The At the Movies material and the material of Ebert’s cancer fight are not divorced from one another. When it comes to Siskel’s sudden passing in 1999 from a cancer diagnosis he kept private, Chaz elaborates on Ebert’s personal heartbreak at never being told what his partner was going through. In that context, all the honesty James and the Eberts supply regarding the unglamorous ordeal of battling cancer and slowly dying before our eyes feels like a reaction to Ebert’s betrayal (there is a late reveal from Chaz that brings another snag onto this mission when it comes to an act Roger exercised his right to without telling his wife). That becomes another layer in which this becomes a very personal document from a level of intimacy that could only from James’ personal friendship.
One could maybe moan on the aesthetics or niceties of documentary presentation being treated incidentally from a filmmaker who has mastered the form the way that James did, but he’s not approaching this as Steve James the documentarian or talking about Roger Ebert the film critic. He is approaching this as Steve James the man who was fortunate to personally know Roger Ebert the man. And invites us to learn who Ebert was wasn’t all that often hidden from the people who saw him as the film critic: a man with his thorny side who nevertheless had a deep burgeoning love for the world and all the different people and perspectives in it, channeling that into his personal love for the cinematic image and the written form all the way to his dying days.

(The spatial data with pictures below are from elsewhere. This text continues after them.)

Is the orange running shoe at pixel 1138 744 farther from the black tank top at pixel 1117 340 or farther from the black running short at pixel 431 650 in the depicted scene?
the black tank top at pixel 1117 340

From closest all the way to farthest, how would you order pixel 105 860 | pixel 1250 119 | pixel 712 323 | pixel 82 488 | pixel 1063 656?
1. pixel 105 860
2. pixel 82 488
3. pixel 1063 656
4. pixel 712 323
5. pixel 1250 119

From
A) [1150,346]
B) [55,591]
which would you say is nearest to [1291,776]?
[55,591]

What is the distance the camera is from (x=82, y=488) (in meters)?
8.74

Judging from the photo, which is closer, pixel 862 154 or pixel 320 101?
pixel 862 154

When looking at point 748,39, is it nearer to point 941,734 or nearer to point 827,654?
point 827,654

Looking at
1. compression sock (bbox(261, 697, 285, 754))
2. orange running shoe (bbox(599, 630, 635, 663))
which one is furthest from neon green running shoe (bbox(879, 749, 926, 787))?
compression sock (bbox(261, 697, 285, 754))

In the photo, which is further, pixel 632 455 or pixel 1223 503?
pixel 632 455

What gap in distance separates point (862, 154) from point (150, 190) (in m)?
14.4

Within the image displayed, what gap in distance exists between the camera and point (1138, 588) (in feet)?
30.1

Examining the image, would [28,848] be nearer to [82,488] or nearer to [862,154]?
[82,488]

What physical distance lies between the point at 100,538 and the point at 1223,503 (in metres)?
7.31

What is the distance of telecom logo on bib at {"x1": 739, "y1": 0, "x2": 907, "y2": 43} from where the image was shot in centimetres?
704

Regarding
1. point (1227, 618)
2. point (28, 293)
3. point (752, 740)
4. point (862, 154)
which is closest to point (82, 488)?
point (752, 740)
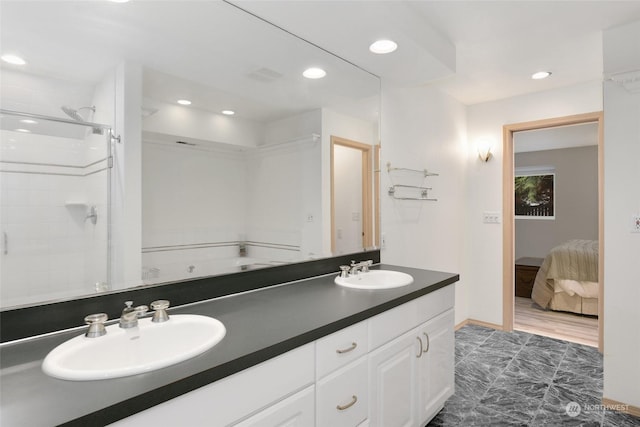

Anyway, I’d like to end this by recommending some of my favorite writings by Ebert himself:
“Do the Right Thing” is not filled with brotherly love, but it is not filled with hate, either. It comes out of a weary, urban cynicism that has settled down around us in recent years. The good feelings and many of the hopes of the 1960s have evaporated, and today it no longer would be accurate to make a movie about how the races in American are all going to love one another. I wish we could see such love, but instead we have deepening class divisions in which the middle classes of all races flee from what’s happening in the inner city, while a series of national administrations provides no hope for the poor. “Do the Right Thing” tells an honest, unsentimental story about those who are left behind.